◆ Given instruction 1 ◆
In the visual spatial reasoning records, swap "candidates" for "options" and reproduce their lines with nothing else altered. Leave the pictures out of your answer.
#### Source passage ####
Merge pull request #4 from JDatta/pr/hadoop-2-3-0/2.0_beta

JDatta · web-flow · commit e699842a460e · 2017-01-30T15:35:37.000+05:30
Support hadoop 2.3.x
diff --git a/README.md b/README.md
@@ -1,21 +1,28 @@
-Tar FileSystem for Hadopp
+Tar FileSystem for Hadoop
 ==========================
-TAR is a widely used format for storing and distributing large collections of files such as backup images, large datasets etc. TAR is also very popular format for storing backup images, distributing large datasets etc. Many of those files could be used as an input to analytic jobs.
+
+<hr/>
+<small>
+Version: 2.0_beta
+</small>
+<hr/>
+
+TAR is a widely used format for storing backup images, distributing large datasets etc. Many of those files could be used as an input to analytic jobs.
 
 Apache Hadoop, as of now, is not TAR aware. That is, it can not directly read a file inside a TAR. Neither it can run map-reduce on those files. To run analytic jobs on a TAR, one needs to first copy it to local disk, un-TAR it, then copy back to Hadoop file system. Or convert it to sequence file/other Hadoop aware format using custom (java) program. This procedure is time consuming and the user ends up having two copies of data.
 
 By using the TarFileSystem for Hadoop, Hadoop can directly read files inside a TAR and run analytic jobs on those file. This way, no conversion/extraction is required.
#### Provided records ####
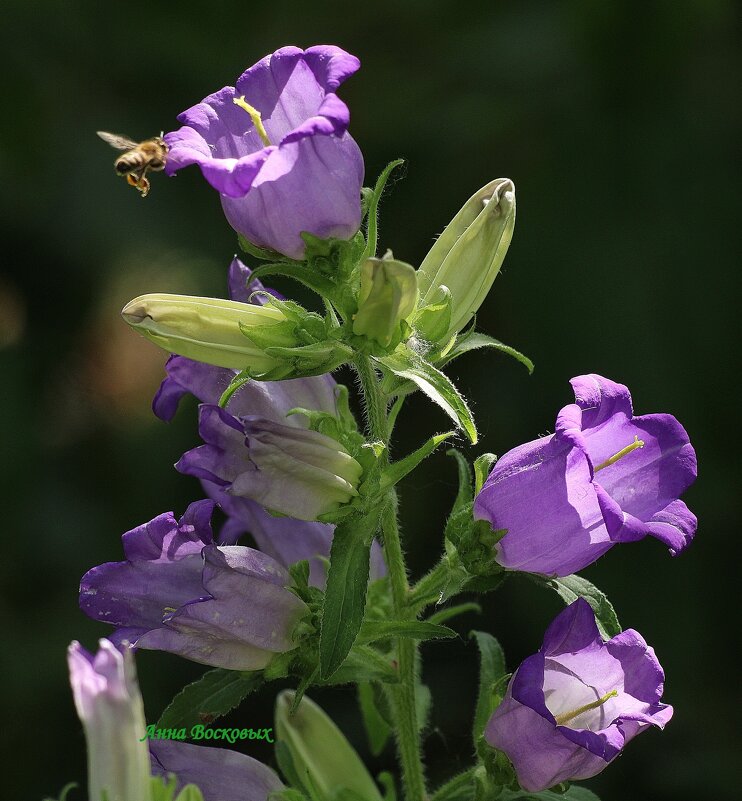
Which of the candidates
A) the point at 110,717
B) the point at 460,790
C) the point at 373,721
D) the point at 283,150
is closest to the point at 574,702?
####
◆ Given instruction 2 ◆
Pick up the README on the Hadoop TAR file system after its last sentence and continue it.

◆ Expected output 1 ◆
Which of the options
A) the point at 110,717
B) the point at 460,790
C) the point at 373,721
D) the point at 283,150
is closest to the point at 574,702?

◆ Expected output 2 ◆
 Building
 ---------
-Run "mvn package" inside the project directory. The TarFileSystem distribution is created as a jar file at ./target/TarFileSystem-*.jar
+Run "mvn package" inside the project directory. The TarFileSystem distribution is created as a jar file at `./target/hadoop-tarfs-2.0_beta.jar`
 
 
 Distribution and Configuration
 -------------------------------
-TAR File System binary for Hadoop is distributed as a JAR library (TarFileSystem.jar). This JAR contains the main TarFileSystem class and other supporting classes. The user needs to copy this JAR to the HADOOP_HOME/lib directory (HDFS_HOME/lib for Hadoop 2.0) or add the jar to HADOOP_CLASSPATH environment variable. 
+TAR File System binary for Hadoop is distributed as a JAR library (`hadoop-tarfs-*.jar`). This JAR contains all the required classes to support TarFileSystem. Copy this JAR to the `HADOOP_HOME/lib` directory (`HDFS_HOME/lib` for Hadoop 2.0) or add the jar to `HADOOP_CLASSPATH` environment variable. 
 
-Next you need to expose tar:// uri schema to Hadoop by adding the following property in HADOOP_CONF_DIR/core-site.xml
+Next expose `tar://` uri schema to Hadoop by adding the following property in `HADOOP_CONF_DIR/core-site.xml` file.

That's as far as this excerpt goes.